● **Task goal**
Copy out every one of the following records word for word, with no changes.

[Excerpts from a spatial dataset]
"""
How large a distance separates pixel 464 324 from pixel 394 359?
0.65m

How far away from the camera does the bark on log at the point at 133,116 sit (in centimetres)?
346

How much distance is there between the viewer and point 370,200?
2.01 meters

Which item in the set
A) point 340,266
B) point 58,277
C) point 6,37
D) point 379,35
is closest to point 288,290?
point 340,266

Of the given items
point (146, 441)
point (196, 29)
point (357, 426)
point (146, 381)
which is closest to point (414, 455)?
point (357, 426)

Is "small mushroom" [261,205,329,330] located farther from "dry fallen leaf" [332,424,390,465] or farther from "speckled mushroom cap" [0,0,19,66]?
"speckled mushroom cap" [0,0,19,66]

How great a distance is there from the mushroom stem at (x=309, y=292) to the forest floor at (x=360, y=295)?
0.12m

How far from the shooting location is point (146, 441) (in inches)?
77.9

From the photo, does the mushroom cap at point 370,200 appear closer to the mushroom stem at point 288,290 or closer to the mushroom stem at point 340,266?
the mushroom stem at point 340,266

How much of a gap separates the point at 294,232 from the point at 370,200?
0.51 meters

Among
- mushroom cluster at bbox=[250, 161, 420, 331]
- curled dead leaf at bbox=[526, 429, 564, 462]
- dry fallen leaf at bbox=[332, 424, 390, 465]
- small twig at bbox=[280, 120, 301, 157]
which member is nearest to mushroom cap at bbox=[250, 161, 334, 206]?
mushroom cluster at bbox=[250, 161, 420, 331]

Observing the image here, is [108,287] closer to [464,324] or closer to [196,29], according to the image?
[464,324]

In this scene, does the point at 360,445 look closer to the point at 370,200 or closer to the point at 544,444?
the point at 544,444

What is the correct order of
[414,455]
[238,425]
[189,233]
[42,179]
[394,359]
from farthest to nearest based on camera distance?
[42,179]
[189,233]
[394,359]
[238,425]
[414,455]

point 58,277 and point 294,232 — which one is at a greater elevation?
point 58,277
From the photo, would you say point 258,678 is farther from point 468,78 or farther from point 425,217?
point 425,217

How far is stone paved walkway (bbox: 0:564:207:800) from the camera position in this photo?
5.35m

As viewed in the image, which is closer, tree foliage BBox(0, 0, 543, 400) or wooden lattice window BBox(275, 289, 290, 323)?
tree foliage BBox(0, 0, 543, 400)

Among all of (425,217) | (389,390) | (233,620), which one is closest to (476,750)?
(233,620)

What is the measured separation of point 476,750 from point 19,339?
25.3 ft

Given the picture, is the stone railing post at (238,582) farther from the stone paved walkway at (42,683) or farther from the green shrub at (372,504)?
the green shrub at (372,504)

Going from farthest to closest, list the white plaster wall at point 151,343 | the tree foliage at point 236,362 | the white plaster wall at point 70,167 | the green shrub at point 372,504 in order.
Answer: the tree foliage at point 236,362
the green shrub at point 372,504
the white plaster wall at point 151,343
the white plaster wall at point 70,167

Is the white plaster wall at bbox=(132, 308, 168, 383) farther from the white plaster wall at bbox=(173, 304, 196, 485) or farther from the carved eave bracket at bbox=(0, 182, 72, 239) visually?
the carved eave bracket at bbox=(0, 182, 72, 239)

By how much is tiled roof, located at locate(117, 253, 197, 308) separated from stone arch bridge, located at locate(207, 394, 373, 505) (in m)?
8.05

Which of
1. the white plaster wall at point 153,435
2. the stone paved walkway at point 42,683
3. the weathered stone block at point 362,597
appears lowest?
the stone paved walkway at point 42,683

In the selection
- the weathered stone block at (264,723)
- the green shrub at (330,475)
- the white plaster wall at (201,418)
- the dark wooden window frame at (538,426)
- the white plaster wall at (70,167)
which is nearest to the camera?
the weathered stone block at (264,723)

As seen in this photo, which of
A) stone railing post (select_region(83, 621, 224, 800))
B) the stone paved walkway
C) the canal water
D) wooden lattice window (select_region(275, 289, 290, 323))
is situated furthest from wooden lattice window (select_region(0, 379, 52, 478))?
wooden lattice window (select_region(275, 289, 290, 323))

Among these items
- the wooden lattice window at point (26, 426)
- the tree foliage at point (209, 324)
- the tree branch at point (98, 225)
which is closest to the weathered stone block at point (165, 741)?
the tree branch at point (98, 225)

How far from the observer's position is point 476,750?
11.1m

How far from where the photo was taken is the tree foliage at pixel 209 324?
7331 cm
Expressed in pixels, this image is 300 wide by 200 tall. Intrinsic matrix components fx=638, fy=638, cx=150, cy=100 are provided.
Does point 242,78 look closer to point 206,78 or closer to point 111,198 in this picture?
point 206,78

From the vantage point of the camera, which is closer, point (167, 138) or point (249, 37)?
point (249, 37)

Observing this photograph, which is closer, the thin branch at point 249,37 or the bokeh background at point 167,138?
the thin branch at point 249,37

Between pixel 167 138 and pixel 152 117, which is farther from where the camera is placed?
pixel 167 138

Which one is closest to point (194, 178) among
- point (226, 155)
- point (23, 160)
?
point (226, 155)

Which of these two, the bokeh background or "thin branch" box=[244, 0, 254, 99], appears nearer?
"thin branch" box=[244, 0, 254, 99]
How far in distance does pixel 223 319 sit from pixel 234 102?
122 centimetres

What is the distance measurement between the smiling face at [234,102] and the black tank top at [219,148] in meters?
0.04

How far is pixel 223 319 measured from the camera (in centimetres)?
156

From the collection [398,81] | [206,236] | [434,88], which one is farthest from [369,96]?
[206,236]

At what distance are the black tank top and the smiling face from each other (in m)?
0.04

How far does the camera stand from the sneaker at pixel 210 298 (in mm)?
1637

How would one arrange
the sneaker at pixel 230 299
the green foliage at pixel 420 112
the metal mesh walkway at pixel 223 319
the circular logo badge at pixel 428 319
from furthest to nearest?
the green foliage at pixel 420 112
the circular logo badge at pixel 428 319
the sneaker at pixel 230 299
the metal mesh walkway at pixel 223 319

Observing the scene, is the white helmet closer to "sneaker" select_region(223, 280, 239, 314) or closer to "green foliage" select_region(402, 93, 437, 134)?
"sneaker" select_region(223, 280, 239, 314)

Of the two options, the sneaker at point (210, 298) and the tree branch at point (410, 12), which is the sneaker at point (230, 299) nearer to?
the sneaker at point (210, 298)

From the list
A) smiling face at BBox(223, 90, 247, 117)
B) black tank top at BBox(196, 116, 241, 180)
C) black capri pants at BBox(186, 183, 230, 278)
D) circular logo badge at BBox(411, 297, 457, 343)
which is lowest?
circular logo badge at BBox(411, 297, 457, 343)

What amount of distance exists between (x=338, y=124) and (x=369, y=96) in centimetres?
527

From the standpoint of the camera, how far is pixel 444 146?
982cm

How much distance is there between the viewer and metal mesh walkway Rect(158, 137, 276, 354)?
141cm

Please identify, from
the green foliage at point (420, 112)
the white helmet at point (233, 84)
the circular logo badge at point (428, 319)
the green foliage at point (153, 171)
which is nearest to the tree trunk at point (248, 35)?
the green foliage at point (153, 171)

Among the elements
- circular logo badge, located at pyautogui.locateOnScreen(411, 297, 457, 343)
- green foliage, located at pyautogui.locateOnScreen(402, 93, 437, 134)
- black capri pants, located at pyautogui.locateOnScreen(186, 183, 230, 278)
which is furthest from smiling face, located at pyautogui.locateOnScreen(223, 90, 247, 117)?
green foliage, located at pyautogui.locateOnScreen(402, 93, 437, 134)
"""
● **Task result**
How large a distance separates pixel 464 324 from pixel 394 359?
0.65m

How far away from the camera does the bark on log at the point at 133,116 sit (in centimetres)?
346

How much distance is there between the viewer and point 370,200?
2.01 meters

Which item in the set
A) point 340,266
B) point 58,277
C) point 6,37
D) point 379,35
is closest to point 288,290?
point 340,266

Of the given items
point (146, 441)
point (196, 29)
point (357, 426)
point (146, 381)
which is closest to point (414, 455)?
point (357, 426)

Is "small mushroom" [261,205,329,330] located farther from "dry fallen leaf" [332,424,390,465] or farther from "speckled mushroom cap" [0,0,19,66]?
"speckled mushroom cap" [0,0,19,66]

How great a distance is there from the mushroom stem at (x=309, y=292) to the forest floor at (x=360, y=295)?
0.12m

How far from the shooting location is point (146, 441) (in inches)?
77.9

From the photo, does the mushroom cap at point 370,200 appear closer to the mushroom stem at point 288,290 or closer to the mushroom stem at point 340,266?
the mushroom stem at point 340,266

How much of a gap separates the point at 294,232 from the point at 370,200?
0.51 meters

Among
- mushroom cluster at bbox=[250, 161, 420, 331]
- curled dead leaf at bbox=[526, 429, 564, 462]
- dry fallen leaf at bbox=[332, 424, 390, 465]
- small twig at bbox=[280, 120, 301, 157]
which member is nearest to mushroom cap at bbox=[250, 161, 334, 206]?
mushroom cluster at bbox=[250, 161, 420, 331]

Observing the image here, is [108,287] closer to [464,324] or closer to [196,29], according to the image?
[464,324]

In this scene, does the point at 360,445 look closer to the point at 370,200 or closer to the point at 544,444?
the point at 544,444

What is the correct order of
[414,455]
[238,425]
[189,233]
[42,179]
[394,359]
from farthest to nearest based on camera distance?
[42,179]
[189,233]
[394,359]
[238,425]
[414,455]

point 58,277 and point 294,232 — which one is at a greater elevation?
point 58,277
From the photo, would you say point 258,678 is farther from point 468,78 or farther from point 425,217?
point 425,217

How far is stone paved walkway (bbox: 0:564:207:800) from the camera position in this photo?
5.35m

As viewed in the image, which is closer, tree foliage BBox(0, 0, 543, 400) or wooden lattice window BBox(275, 289, 290, 323)?
tree foliage BBox(0, 0, 543, 400)

Among all of (425,217) | (389,390) | (233,620), which one is closest to (476,750)?
(233,620)

What is the measured separation of point 476,750 from point 19,339?
25.3 ft

Given the picture, is the stone railing post at (238,582) farther from the stone paved walkway at (42,683) or farther from the green shrub at (372,504)?
the green shrub at (372,504)

Going from farthest to closest, list the white plaster wall at point 151,343 | the tree foliage at point 236,362 | the white plaster wall at point 70,167 | the green shrub at point 372,504 in order.
Answer: the tree foliage at point 236,362
the green shrub at point 372,504
the white plaster wall at point 151,343
the white plaster wall at point 70,167

Is the white plaster wall at bbox=(132, 308, 168, 383) farther from the white plaster wall at bbox=(173, 304, 196, 485) or farther from the carved eave bracket at bbox=(0, 182, 72, 239) visually?
the carved eave bracket at bbox=(0, 182, 72, 239)

By how much is tiled roof, located at locate(117, 253, 197, 308) separated from stone arch bridge, located at locate(207, 394, 373, 505) (in m)?
8.05

Which of
1. the white plaster wall at point 153,435
2. the stone paved walkway at point 42,683
3. the weathered stone block at point 362,597
appears lowest?
the stone paved walkway at point 42,683

In the selection
- the weathered stone block at (264,723)
- the green shrub at (330,475)
- the white plaster wall at (201,418)
- the dark wooden window frame at (538,426)
- the white plaster wall at (70,167)
which is nearest to the camera?
the weathered stone block at (264,723)

As seen in this photo, which of
A) stone railing post (select_region(83, 621, 224, 800))
B) the stone paved walkway
C) the canal water
D) wooden lattice window (select_region(275, 289, 290, 323))
is situated furthest from wooden lattice window (select_region(0, 379, 52, 478))?
wooden lattice window (select_region(275, 289, 290, 323))

Among these items
- the wooden lattice window at point (26, 426)
- the tree foliage at point (209, 324)
- the tree branch at point (98, 225)
which is closest to the weathered stone block at point (165, 741)?
the tree branch at point (98, 225)

How far from the observer's position is point 476,750?
11.1m

How far from where the photo was taken is the tree foliage at pixel 209 324?
7331 cm
Expressed in pixels, this image is 300 wide by 200 tall. Intrinsic matrix components fx=638, fy=638, cx=150, cy=100 are provided.
Does point 242,78 look closer to point 206,78 or closer to point 111,198 in this picture?
point 206,78

From the vantage point of the camera, which is closer, point (167, 138) or point (249, 37)?
point (249, 37)

Observing this photograph, which is closer, the thin branch at point 249,37 or the bokeh background at point 167,138?
the thin branch at point 249,37

Between pixel 167 138 and pixel 152 117, which is farther from where the camera is placed?
pixel 167 138

Which one is closest to point (194, 178) among
- point (226, 155)
- point (23, 160)
?
point (226, 155)

Which of these two, the bokeh background or "thin branch" box=[244, 0, 254, 99], appears nearer?
"thin branch" box=[244, 0, 254, 99]
How far in distance does pixel 223 319 sit from pixel 234 102?
122 centimetres

What is the distance measurement between the smiling face at [234,102] and the black tank top at [219,148] in meters?
0.04

How far is pixel 223 319 measured from the camera (in centimetres)?
156

From the collection [398,81] | [206,236] | [434,88], which one is farthest from [369,96]?
[206,236]

At what distance are the black tank top and the smiling face from each other (in m)?
0.04

How far does the camera stand from the sneaker at pixel 210 298 (in mm)?
1637

How would one arrange
the sneaker at pixel 230 299
the green foliage at pixel 420 112
the metal mesh walkway at pixel 223 319
the circular logo badge at pixel 428 319
from furthest to nearest?
the green foliage at pixel 420 112
the circular logo badge at pixel 428 319
the sneaker at pixel 230 299
the metal mesh walkway at pixel 223 319

Observing the scene, is the white helmet closer to "sneaker" select_region(223, 280, 239, 314) or closer to "green foliage" select_region(402, 93, 437, 134)?
"sneaker" select_region(223, 280, 239, 314)

Of the two options, the sneaker at point (210, 298) and the tree branch at point (410, 12), which is the sneaker at point (230, 299) nearer to?
the sneaker at point (210, 298)

From the list
A) smiling face at BBox(223, 90, 247, 117)
B) black tank top at BBox(196, 116, 241, 180)
C) black capri pants at BBox(186, 183, 230, 278)
D) circular logo badge at BBox(411, 297, 457, 343)
which is lowest?
circular logo badge at BBox(411, 297, 457, 343)

What amount of distance exists between (x=338, y=124) and (x=369, y=96) in centimetres?
527

From the standpoint of the camera, how far is pixel 444 146?
982cm

How much distance is there between the viewer and metal mesh walkway Rect(158, 137, 276, 354)?
141cm

Please identify, from
the green foliage at point (420, 112)
the white helmet at point (233, 84)
the circular logo badge at point (428, 319)
the green foliage at point (153, 171)
which is nearest to the tree trunk at point (248, 35)?
the green foliage at point (153, 171)

Among the elements
- circular logo badge, located at pyautogui.locateOnScreen(411, 297, 457, 343)
- green foliage, located at pyautogui.locateOnScreen(402, 93, 437, 134)
- black capri pants, located at pyautogui.locateOnScreen(186, 183, 230, 278)
which is furthest from smiling face, located at pyautogui.locateOnScreen(223, 90, 247, 117)?
green foliage, located at pyautogui.locateOnScreen(402, 93, 437, 134)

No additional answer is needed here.